Frauenbrunnen, An der Magistrale, Halle (Saale)
Februar 2024
Gerhard Lichtenfelds (1921 bis 1978) Frauenbrunnen (Abbildung 1) bestimmt mehr als die vielen anderen Kunstwerke Halle-Neustadts das Gesicht des Stadtteils. Darüber hinaus ist der Brunnen das wohl bedeutendste erhaltene Werk des halleschen Bildhauers, denn hier finden sich alle sein Schaffen auszeichnenden Besonderheiten – die gelungene Zusammenfügung menschlicher Figur und architektonischer Elemente, die Beherrschung auch der großen Formate bei gleichzeitiger Wahrung menschlichen Maßstabs und nicht zuletzt das Bekenntnis zum Menschen in seiner natürlichen, von allen künstlichen Idealen befreiten Schönheit.
Der Brunnen wurde anlässlich des 10. Jahrestages der Grundsteinlegung Halle-Neustadts im Jahre 1974 in Betrieb genommen. Er kann vor diesem Hintergrund als programmatisches, die Ideale der Erbauerinnen und Erbauer der neuen Stadt formulierendes Werk gesehen werden. Abgesehen davon zeigt das Werk, mit welcher Sorgfalt und Flexibilität die Stadt in dieser frühen Zeit in allen Einzelheiten geplant wurde. Die bekrönende Figur – Lichtenfelds Tanzendes Mädchen von 1966 – war nämlich ursprünglich für einen anderen Standort geschaffen worden, der sich dann aber aus städtebaulichen Gründen als ungeeignet für die Skulptur erwies.
Kunstwerke im Freien müssen sich während aller Jahreszeiten nicht nur in ihrer Substanz, sondern auch in ihrer Ästhetik beweisen.
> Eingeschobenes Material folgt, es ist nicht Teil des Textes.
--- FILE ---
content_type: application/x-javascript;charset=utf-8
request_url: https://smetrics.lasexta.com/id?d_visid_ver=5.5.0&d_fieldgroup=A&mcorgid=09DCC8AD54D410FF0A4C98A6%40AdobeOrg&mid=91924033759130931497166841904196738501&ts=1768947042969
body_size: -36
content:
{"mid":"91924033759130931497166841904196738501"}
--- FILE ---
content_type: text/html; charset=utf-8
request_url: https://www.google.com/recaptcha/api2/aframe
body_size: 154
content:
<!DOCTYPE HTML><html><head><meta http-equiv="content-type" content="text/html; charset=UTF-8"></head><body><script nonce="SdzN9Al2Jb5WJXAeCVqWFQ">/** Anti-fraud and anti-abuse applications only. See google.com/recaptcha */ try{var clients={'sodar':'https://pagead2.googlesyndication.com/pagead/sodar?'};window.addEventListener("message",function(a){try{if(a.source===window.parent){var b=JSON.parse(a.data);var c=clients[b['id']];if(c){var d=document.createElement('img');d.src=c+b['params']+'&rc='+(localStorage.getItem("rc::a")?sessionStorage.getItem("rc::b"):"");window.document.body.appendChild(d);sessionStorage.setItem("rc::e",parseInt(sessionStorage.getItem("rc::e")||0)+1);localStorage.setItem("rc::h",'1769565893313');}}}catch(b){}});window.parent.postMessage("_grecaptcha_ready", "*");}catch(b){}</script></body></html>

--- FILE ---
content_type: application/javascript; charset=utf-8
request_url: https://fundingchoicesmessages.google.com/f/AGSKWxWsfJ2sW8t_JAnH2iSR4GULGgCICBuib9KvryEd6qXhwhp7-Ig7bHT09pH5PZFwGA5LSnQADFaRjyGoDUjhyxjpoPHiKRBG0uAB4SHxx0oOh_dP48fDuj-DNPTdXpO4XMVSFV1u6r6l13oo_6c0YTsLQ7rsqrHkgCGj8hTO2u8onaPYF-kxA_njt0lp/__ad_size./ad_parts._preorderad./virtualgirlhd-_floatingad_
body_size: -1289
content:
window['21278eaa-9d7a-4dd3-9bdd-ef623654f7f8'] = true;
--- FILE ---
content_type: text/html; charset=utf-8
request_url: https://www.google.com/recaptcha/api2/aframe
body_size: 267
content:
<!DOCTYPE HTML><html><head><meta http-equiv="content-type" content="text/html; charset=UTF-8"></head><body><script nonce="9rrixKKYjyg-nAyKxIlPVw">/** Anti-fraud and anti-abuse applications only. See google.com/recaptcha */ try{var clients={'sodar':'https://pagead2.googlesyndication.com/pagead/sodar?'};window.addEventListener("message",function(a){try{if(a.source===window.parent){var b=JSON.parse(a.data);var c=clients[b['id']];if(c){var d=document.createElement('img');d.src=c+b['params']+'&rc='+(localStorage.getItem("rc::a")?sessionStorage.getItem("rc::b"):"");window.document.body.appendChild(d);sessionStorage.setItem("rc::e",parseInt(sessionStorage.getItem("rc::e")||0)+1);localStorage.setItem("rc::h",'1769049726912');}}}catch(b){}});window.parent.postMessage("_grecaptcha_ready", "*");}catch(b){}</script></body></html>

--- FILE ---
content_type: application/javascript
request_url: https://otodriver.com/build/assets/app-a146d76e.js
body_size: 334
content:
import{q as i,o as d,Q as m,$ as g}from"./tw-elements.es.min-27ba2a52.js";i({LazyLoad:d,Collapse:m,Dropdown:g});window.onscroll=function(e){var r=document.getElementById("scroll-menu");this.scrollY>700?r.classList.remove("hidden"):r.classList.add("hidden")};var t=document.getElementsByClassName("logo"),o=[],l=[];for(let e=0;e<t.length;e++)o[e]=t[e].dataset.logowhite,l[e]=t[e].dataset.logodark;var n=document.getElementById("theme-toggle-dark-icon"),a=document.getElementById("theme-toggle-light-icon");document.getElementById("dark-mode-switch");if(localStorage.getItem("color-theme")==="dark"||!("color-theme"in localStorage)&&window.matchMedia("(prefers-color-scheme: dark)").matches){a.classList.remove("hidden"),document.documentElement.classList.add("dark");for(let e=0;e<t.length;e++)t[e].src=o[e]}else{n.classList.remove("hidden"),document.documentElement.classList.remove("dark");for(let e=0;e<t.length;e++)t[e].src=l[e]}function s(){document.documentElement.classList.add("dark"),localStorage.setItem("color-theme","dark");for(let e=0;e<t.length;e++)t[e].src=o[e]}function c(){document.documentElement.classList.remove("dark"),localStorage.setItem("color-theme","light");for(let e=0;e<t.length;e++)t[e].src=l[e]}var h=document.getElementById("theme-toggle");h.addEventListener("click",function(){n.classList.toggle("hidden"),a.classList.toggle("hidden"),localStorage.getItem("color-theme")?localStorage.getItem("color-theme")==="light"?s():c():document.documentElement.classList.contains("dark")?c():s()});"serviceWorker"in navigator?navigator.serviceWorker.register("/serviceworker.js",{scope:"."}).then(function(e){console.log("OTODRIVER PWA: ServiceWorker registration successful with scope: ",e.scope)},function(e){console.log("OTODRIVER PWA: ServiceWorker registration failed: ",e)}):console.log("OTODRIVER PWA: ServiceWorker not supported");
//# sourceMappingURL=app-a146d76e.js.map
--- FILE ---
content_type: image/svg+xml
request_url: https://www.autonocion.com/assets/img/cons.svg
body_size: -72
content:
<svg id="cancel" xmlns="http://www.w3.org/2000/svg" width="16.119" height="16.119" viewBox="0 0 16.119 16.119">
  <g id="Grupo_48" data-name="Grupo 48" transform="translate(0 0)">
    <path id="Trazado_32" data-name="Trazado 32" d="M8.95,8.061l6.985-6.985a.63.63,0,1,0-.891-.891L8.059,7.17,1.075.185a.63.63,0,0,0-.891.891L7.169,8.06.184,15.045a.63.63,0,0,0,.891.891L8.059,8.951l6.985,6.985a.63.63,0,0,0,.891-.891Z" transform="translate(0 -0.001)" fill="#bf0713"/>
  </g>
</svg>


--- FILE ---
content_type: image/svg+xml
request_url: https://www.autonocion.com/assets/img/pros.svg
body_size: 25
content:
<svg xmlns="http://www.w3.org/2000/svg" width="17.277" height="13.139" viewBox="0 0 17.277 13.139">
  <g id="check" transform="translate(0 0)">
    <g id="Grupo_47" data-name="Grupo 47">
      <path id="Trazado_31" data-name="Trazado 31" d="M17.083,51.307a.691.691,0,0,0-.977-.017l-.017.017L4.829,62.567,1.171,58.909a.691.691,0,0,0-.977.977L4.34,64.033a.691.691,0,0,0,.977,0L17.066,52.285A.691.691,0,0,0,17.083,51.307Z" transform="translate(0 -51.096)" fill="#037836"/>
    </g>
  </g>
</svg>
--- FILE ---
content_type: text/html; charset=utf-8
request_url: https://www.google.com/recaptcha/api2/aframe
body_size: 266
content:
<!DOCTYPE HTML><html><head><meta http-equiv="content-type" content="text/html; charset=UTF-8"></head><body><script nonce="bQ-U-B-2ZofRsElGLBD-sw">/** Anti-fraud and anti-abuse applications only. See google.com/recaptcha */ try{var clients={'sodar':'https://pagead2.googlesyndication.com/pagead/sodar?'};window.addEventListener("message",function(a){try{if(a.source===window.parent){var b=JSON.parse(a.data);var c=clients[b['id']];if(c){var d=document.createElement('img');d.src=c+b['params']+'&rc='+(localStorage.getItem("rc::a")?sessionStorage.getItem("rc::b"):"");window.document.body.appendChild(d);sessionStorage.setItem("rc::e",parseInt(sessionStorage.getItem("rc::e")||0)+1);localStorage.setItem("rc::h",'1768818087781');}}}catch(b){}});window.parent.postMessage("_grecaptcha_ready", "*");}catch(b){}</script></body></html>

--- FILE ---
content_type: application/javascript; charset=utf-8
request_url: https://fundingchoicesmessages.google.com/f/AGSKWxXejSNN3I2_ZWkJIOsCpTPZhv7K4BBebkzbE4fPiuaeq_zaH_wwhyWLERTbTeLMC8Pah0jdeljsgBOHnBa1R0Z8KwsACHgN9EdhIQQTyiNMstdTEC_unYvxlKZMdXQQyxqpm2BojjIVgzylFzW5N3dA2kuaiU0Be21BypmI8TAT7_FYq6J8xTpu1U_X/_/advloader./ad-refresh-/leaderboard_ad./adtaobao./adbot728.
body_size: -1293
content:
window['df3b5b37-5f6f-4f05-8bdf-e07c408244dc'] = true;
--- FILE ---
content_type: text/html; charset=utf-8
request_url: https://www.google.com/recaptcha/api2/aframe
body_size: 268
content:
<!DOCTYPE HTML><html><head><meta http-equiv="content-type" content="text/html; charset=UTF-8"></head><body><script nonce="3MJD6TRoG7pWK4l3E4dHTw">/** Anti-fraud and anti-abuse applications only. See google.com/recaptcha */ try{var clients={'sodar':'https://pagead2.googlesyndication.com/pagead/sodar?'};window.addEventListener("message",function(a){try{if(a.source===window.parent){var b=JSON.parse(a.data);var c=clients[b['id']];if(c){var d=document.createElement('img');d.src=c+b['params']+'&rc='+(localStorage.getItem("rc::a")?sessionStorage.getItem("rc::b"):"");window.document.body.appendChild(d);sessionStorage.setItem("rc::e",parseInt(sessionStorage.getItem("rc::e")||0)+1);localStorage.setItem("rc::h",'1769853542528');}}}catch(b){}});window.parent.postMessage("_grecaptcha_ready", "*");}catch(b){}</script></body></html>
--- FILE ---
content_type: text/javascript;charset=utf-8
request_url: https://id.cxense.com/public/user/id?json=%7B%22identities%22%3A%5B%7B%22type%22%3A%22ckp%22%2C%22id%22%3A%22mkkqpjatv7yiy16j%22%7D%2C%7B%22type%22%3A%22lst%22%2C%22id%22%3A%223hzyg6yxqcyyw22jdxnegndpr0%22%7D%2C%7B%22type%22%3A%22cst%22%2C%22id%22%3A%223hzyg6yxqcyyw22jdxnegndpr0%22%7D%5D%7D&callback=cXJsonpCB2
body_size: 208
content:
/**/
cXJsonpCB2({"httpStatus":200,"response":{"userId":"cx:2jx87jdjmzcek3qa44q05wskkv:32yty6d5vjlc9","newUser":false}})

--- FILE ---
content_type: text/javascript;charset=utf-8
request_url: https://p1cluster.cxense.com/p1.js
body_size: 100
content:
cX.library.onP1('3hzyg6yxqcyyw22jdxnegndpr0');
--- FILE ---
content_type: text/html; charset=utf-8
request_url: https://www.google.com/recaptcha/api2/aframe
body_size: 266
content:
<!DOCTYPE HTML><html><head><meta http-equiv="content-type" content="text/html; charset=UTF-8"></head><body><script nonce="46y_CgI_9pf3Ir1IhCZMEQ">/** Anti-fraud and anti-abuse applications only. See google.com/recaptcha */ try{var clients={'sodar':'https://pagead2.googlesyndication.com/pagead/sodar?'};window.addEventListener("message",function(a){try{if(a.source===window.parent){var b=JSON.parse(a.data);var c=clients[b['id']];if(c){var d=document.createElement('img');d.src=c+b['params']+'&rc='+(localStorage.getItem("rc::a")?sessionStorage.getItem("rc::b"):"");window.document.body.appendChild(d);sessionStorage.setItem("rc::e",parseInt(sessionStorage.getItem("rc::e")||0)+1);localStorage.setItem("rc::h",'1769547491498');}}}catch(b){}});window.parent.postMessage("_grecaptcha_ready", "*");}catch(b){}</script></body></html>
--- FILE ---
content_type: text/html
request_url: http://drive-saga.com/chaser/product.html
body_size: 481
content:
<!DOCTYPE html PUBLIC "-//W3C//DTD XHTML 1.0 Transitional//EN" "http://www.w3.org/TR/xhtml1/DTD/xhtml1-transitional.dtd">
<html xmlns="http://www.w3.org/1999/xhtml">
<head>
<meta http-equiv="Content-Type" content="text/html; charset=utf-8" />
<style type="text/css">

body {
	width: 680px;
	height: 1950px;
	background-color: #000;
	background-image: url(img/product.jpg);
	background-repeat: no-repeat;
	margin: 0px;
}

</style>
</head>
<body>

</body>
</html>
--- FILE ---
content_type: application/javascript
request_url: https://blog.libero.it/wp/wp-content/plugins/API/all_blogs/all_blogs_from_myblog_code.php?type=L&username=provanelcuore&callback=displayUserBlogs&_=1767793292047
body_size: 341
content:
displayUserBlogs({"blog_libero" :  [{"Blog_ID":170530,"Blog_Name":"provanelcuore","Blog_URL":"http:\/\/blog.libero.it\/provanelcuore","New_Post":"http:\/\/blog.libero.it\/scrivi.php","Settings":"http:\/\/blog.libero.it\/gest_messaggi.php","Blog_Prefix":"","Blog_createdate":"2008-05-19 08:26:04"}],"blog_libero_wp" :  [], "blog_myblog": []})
Auch dies ist hier geglückt: Selbst ohne das fließende, spielende, in der Sonne funkelnde Wasser bewahrt der Brunnen seinen Reiz. Der Schnee bildet neue Flächen und zeichnet andere Konturen (Abbildung 2), und grafische Ausdruckswerte treten neben oder sogar an die Stelle der plastischen. Doch auch wenn sich die Figuren nun auf neue Art zueinander und zu den Betrachtenden verhalten, bewahren sie ihre natürliche Souveränität, ihren Stolz und die Anmut in der selbstvergessenen Geste.